### [What to do]
Below are records. Transcribe exactly the lines from the one that contains "Spencer Arnold Collection「Fording" through the last line, leaving any pictures out.

Caption-style text data:
-.-.-

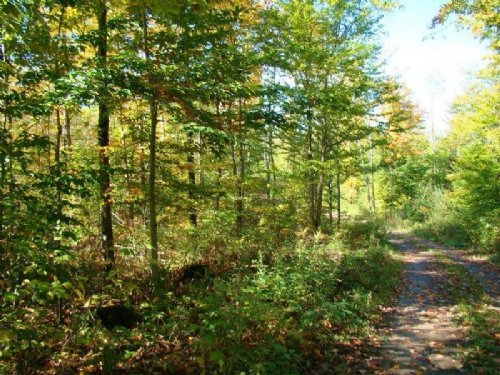 13 Acres On Sandy Creek Gorge : Lorraine : Jefferson County : New York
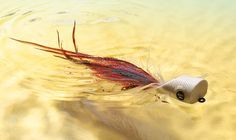 Fly Fishing: Explosive Popper Tactics for 5 Species, Besides Trout. Dry-fly fishing isn't just for trout guys. If you want to see the surface erupt in warm- or saltwater, just tie on a popper—and use these tricks to drive five notorious topwater crushers downright bonkers. Light-Headed Just the sound of a foam popper hitting the water can trigger a strike. Photograph by Ralph Smith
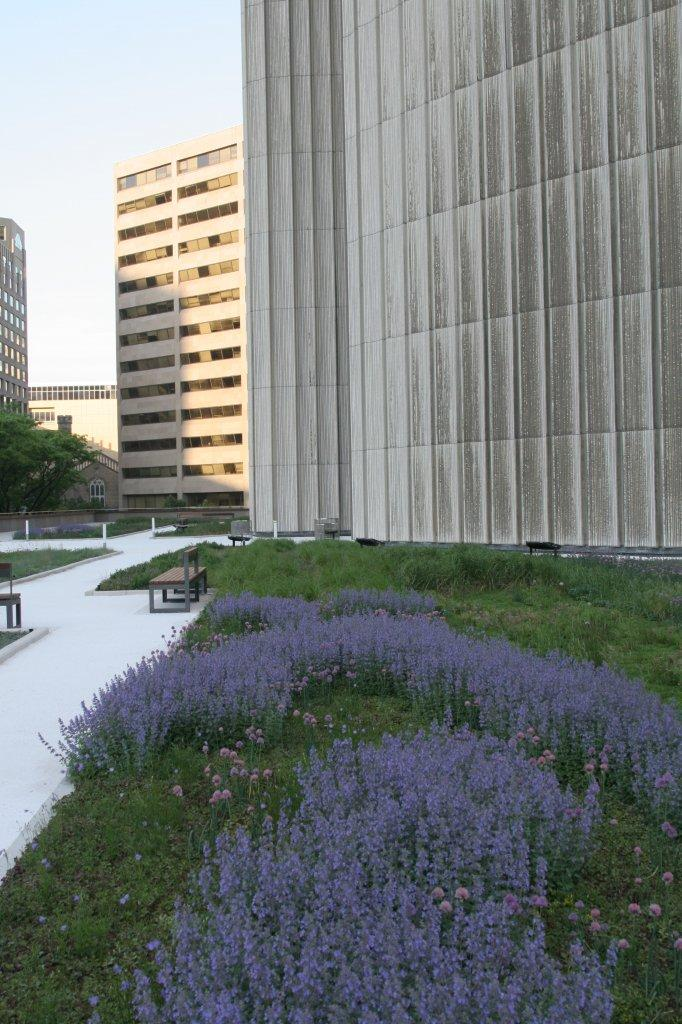 Flowering plants of the green roof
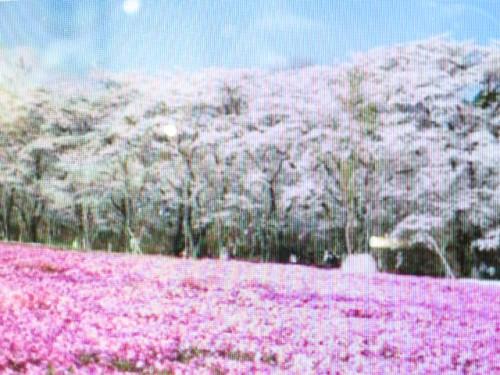 赤城南面千本桜まつり|IMG_2912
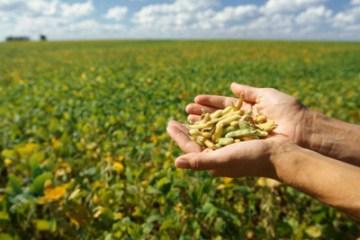 Soybean-farm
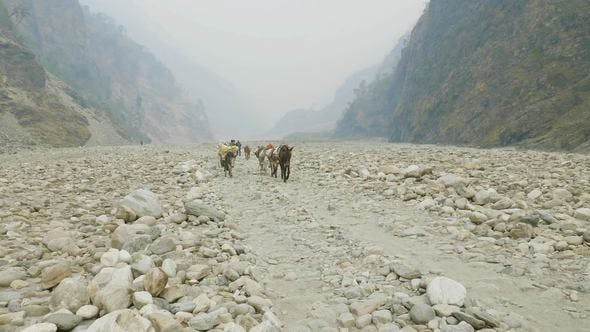 Thumbnail for Backpackers with Guide Walk on the Manaslu Mountain Circuit Trek in Nepal.
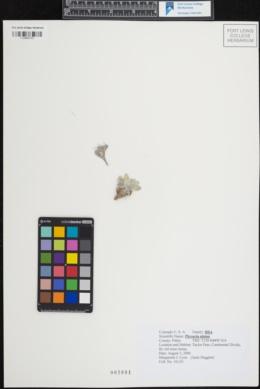 Image of Physaria alpina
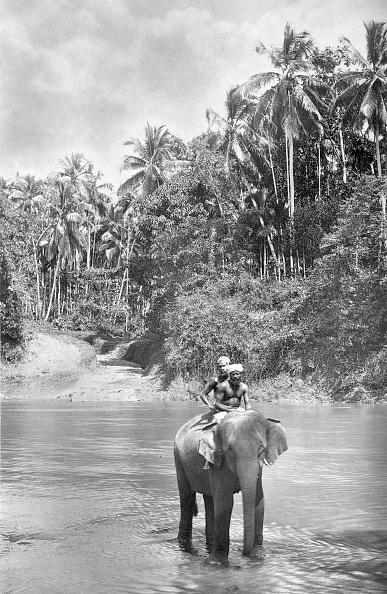 Spencer Arnold Collection「Fording The Kelani」:写真・画像(16)[壁紙.com]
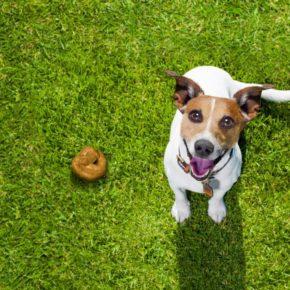 Ciudadanos (Cs) La Garriga propone una partida de 30.000 € en el presupuesto municipal para combatir la presencia de excrementos de perros en la vía pública mediante pruebas de ADN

-.-.-

### [Your response]
 Spencer Arnold Collection「Fording The Kelani」:写真・画像(16)[壁紙.com]
 Ciudadanos (Cs) La Garriga propone una partida de 30.000 € en el presupuesto municipal para combatir la presencia de excrementos de perros en la vía pública mediante pruebas de ADN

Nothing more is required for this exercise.